Copy all records verbatim.
-=-=-
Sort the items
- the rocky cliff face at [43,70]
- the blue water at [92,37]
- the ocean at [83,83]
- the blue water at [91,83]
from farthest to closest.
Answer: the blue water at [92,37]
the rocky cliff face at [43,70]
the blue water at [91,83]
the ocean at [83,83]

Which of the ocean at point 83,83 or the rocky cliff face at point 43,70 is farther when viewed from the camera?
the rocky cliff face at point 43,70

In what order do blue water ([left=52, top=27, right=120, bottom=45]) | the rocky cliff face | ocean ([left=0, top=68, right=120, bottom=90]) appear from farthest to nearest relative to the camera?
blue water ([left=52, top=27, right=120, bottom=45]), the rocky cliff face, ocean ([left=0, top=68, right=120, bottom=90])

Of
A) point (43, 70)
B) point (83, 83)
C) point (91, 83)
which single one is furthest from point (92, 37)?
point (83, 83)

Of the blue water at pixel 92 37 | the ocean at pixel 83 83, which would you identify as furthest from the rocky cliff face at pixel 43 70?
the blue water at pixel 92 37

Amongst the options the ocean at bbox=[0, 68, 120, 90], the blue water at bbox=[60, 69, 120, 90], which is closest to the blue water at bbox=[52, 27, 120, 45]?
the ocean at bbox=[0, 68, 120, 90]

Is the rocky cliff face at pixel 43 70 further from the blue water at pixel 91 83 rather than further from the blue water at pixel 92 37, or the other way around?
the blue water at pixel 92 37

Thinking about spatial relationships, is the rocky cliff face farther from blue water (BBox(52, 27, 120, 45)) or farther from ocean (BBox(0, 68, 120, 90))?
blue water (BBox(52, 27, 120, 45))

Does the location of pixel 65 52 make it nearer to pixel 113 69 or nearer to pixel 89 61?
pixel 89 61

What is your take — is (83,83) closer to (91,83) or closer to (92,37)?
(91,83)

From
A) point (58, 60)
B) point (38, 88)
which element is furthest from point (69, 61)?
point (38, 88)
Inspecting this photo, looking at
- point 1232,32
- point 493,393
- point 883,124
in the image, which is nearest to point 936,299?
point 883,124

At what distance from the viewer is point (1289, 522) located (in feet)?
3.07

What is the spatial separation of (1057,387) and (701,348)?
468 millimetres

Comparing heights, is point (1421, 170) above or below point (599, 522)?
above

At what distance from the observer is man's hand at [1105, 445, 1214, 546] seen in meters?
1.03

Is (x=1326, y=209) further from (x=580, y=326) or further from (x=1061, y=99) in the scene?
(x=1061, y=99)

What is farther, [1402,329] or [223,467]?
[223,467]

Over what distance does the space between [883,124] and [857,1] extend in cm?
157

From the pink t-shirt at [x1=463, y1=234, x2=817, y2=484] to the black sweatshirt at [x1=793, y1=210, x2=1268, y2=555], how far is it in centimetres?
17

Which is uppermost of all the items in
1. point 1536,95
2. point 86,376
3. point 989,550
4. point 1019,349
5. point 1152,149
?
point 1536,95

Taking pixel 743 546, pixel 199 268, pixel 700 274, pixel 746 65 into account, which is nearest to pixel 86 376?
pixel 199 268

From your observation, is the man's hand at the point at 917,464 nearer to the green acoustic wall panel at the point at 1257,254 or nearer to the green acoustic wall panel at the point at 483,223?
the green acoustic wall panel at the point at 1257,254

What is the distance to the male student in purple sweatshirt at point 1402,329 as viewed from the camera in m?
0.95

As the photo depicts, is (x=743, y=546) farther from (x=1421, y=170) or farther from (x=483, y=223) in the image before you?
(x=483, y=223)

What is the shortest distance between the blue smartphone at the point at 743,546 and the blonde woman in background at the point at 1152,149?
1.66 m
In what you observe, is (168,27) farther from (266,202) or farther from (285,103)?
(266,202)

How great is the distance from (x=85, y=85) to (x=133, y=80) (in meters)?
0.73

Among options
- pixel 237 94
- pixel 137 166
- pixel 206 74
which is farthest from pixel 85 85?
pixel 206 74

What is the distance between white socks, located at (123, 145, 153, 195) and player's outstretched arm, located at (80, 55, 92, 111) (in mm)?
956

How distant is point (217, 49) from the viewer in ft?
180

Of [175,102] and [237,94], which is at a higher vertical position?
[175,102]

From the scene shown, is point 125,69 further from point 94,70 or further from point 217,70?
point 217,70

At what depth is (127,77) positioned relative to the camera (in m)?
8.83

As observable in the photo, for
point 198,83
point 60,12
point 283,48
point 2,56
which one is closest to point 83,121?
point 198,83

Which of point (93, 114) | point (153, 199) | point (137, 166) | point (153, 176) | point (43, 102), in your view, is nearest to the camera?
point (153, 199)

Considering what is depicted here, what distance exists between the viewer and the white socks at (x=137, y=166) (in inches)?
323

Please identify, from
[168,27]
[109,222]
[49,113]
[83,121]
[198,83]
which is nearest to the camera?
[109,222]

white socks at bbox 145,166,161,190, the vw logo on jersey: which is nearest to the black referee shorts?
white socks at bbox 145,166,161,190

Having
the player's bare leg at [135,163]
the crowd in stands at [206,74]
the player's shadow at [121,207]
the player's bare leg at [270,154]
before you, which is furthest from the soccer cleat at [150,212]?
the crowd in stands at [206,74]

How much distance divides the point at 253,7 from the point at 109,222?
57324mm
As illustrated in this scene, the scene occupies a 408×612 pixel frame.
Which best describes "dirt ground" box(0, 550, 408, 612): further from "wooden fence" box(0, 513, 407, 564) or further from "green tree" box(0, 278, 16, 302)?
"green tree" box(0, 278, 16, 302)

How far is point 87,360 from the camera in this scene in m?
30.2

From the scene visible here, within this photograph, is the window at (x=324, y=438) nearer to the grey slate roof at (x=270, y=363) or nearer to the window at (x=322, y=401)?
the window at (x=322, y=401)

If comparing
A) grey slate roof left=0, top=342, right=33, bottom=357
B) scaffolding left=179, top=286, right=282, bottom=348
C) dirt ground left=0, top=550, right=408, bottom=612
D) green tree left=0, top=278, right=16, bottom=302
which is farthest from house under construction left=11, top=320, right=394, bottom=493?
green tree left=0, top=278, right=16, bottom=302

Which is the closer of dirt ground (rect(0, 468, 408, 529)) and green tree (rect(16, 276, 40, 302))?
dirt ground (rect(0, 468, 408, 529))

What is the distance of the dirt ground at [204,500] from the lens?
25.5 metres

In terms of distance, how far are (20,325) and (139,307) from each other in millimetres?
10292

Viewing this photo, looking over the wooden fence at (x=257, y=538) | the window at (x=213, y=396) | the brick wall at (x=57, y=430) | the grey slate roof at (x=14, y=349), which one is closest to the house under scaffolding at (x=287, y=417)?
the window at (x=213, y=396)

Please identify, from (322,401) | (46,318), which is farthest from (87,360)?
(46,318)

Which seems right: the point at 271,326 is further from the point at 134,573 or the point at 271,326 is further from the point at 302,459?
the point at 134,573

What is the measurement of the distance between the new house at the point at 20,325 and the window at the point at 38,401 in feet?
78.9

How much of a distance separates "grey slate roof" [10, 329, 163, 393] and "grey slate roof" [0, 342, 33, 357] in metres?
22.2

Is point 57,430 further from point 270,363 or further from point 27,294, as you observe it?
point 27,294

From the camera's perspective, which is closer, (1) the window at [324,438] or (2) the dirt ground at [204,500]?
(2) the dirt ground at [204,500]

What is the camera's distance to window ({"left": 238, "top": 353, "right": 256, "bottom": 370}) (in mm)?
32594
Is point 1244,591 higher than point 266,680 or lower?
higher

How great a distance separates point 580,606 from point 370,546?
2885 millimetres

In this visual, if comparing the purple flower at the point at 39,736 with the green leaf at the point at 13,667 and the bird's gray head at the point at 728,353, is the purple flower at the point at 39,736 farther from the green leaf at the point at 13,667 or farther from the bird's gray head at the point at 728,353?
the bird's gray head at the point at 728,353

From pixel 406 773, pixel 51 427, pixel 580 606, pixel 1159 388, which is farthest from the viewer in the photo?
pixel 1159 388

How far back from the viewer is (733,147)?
-=-=-
Problem solution:
Sort the items
- the rocky cliff face at [43,70]
- the blue water at [92,37]
- the ocean at [83,83]
- the blue water at [91,83]
from farthest to closest.
Answer: the blue water at [92,37]
the rocky cliff face at [43,70]
the blue water at [91,83]
the ocean at [83,83]

Which of the ocean at point 83,83 or the rocky cliff face at point 43,70 is farther when viewed from the camera?
the rocky cliff face at point 43,70

In what order do blue water ([left=52, top=27, right=120, bottom=45]) | the rocky cliff face | ocean ([left=0, top=68, right=120, bottom=90]) appear from farthest to nearest relative to the camera?
blue water ([left=52, top=27, right=120, bottom=45]), the rocky cliff face, ocean ([left=0, top=68, right=120, bottom=90])

Of
A) point (43, 70)
B) point (83, 83)
C) point (91, 83)
which single one is furthest from point (92, 37)?
point (83, 83)

Of the blue water at pixel 92 37 | the ocean at pixel 83 83, which would you identify as furthest from the rocky cliff face at pixel 43 70?
the blue water at pixel 92 37

Amongst the options the ocean at bbox=[0, 68, 120, 90], the blue water at bbox=[60, 69, 120, 90], which is closest to the blue water at bbox=[52, 27, 120, 45]?
the ocean at bbox=[0, 68, 120, 90]

Is the rocky cliff face at pixel 43 70 further from the blue water at pixel 91 83 rather than further from the blue water at pixel 92 37, or the other way around?
the blue water at pixel 92 37

Thinking about spatial relationships, is the rocky cliff face farther from blue water (BBox(52, 27, 120, 45)) or farther from ocean (BBox(0, 68, 120, 90))?
blue water (BBox(52, 27, 120, 45))

Does the location of pixel 65 52 make it nearer to pixel 113 69 or nearer to pixel 89 61?
pixel 89 61

What is your take — is (83,83) closer to (91,83) or closer to (92,37)?
(91,83)

From
A) point (58, 60)
B) point (38, 88)
which element is furthest from point (69, 61)?
point (38, 88)
Inspecting this photo, looking at
- point 1232,32
- point 493,393
- point 883,124
in the image, which is nearest to point 936,299?
point 883,124

At what distance from the viewer is point (1289, 522) located (in feet)?
3.07

What is the spatial separation of (1057,387) and (701,348)?
468 millimetres

Comparing heights, is point (1421, 170) above or below point (599, 522)?
above

At what distance from the observer is man's hand at [1105, 445, 1214, 546] seen in meters?
1.03

Is (x=1326, y=209) further from (x=580, y=326) or further from (x=1061, y=99) in the scene?
(x=1061, y=99)

What is farther, [1402,329] or [223,467]?
[223,467]

Over what distance does the space between [883,124] and [857,1] extend in cm?
157

From the pink t-shirt at [x1=463, y1=234, x2=817, y2=484] to the black sweatshirt at [x1=793, y1=210, x2=1268, y2=555], how far is it in centimetres?
17

Which is uppermost of all the items in
1. point 1536,95
2. point 86,376
3. point 989,550
4. point 1019,349
5. point 1152,149
?
point 1536,95

Taking pixel 743 546, pixel 199 268, pixel 700 274, pixel 746 65 into account, which is nearest to pixel 86 376?
pixel 199 268

From your observation, is the man's hand at the point at 917,464 nearer to the green acoustic wall panel at the point at 1257,254 or nearer to the green acoustic wall panel at the point at 483,223?
the green acoustic wall panel at the point at 1257,254

What is the distance to the male student in purple sweatshirt at point 1402,329 as viewed from the camera in m?
0.95

As the photo depicts, is (x=743, y=546) farther from (x=1421, y=170) or farther from (x=483, y=223) in the image before you?
(x=483, y=223)

What is the shortest distance between the blue smartphone at the point at 743,546 and the blonde woman in background at the point at 1152,149?
1.66 m
In what you observe, is (168,27) farther from (266,202) or farther from (285,103)?
(266,202)

How great is the distance from (x=85, y=85) to (x=133, y=80) (in meters)?
0.73

Among options
- pixel 237 94
- pixel 137 166
- pixel 206 74
which is farthest from pixel 85 85?
pixel 206 74

What is the distance between white socks, located at (123, 145, 153, 195) and player's outstretched arm, located at (80, 55, 92, 111) (in mm)?
956

How distant is point (217, 49) from the viewer in ft?
180

Of [175,102] and [237,94], which is at a higher vertical position?
[175,102]

From the scene shown, is point 125,69 further from point 94,70 or further from point 217,70?
point 217,70

At what depth is (127,77) positioned relative to the camera (in m)?
8.83

As observable in the photo, for
point 198,83
point 60,12
point 283,48
point 2,56
which one is closest to point 83,121?
point 198,83

Which of point (93, 114) | point (153, 199) | point (137, 166) | point (153, 176) | point (43, 102), in your view, is nearest to the camera?
point (153, 199)

Considering what is depicted here, what distance exists between the viewer and the white socks at (x=137, y=166) (in inches)?
323

Please identify, from
[168,27]
[109,222]
[49,113]
[83,121]
[198,83]
which is nearest to the camera?
[109,222]

white socks at bbox 145,166,161,190, the vw logo on jersey: which is nearest to the black referee shorts?
white socks at bbox 145,166,161,190

Having
the player's bare leg at [135,163]
the crowd in stands at [206,74]
the player's shadow at [121,207]
the player's bare leg at [270,154]
before you, which is furthest from the soccer cleat at [150,212]?
the crowd in stands at [206,74]

How much distance divides the point at 253,7 from the point at 109,222?
57324mm
As illustrated in this scene, the scene occupies a 408×612 pixel frame.
Which best describes "dirt ground" box(0, 550, 408, 612): further from "wooden fence" box(0, 513, 407, 564) or further from "green tree" box(0, 278, 16, 302)?
"green tree" box(0, 278, 16, 302)

How far is point 87,360 from the camera in this scene in m?
30.2

From the scene visible here, within this photograph, is the window at (x=324, y=438) nearer to the grey slate roof at (x=270, y=363) or nearer to the window at (x=322, y=401)?
the window at (x=322, y=401)

If comparing
A) grey slate roof left=0, top=342, right=33, bottom=357
B) scaffolding left=179, top=286, right=282, bottom=348
C) dirt ground left=0, top=550, right=408, bottom=612
D) green tree left=0, top=278, right=16, bottom=302
which is farthest from house under construction left=11, top=320, right=394, bottom=493?
green tree left=0, top=278, right=16, bottom=302

Which is the closer of dirt ground (rect(0, 468, 408, 529)) and green tree (rect(16, 276, 40, 302))?
dirt ground (rect(0, 468, 408, 529))

What is the distance of the dirt ground at [204,500] from the lens?
25.5 metres

In terms of distance, how far are (20,325) and (139,307) from each other in millimetres?
10292

Viewing this photo, looking over the wooden fence at (x=257, y=538) | the window at (x=213, y=396) | the brick wall at (x=57, y=430) | the grey slate roof at (x=14, y=349), which one is closest to the house under scaffolding at (x=287, y=417)?
the window at (x=213, y=396)

Please identify, from (322,401) | (46,318), which is farthest from (87,360)?
(46,318)

Which seems right: the point at 271,326 is further from the point at 134,573 or the point at 271,326 is further from the point at 302,459?
the point at 134,573

What is the measurement of the distance between the new house at the point at 20,325 and the window at the point at 38,401 in feet?
78.9

How much of a distance separates "grey slate roof" [10, 329, 163, 393] and "grey slate roof" [0, 342, 33, 357] in metres?
22.2

Is point 57,430 further from point 270,363 or further from point 27,294, as you observe it?
point 27,294

From the camera's perspective, which is closer, (1) the window at [324,438] or (2) the dirt ground at [204,500]?
(2) the dirt ground at [204,500]

What is the camera's distance to window ({"left": 238, "top": 353, "right": 256, "bottom": 370}) (in mm)?
32594
Is point 1244,591 higher than point 266,680 or lower?
higher

How great a distance separates point 580,606 from point 370,546?
2885 millimetres

In this visual, if comparing the purple flower at the point at 39,736 with the green leaf at the point at 13,667 and the bird's gray head at the point at 728,353, is the purple flower at the point at 39,736 farther from the green leaf at the point at 13,667 or farther from the bird's gray head at the point at 728,353?
the bird's gray head at the point at 728,353

From pixel 406 773, pixel 51 427, pixel 580 606, pixel 1159 388, which is farthest from the viewer in the photo?
pixel 1159 388

How far back from the viewer is (733,147)?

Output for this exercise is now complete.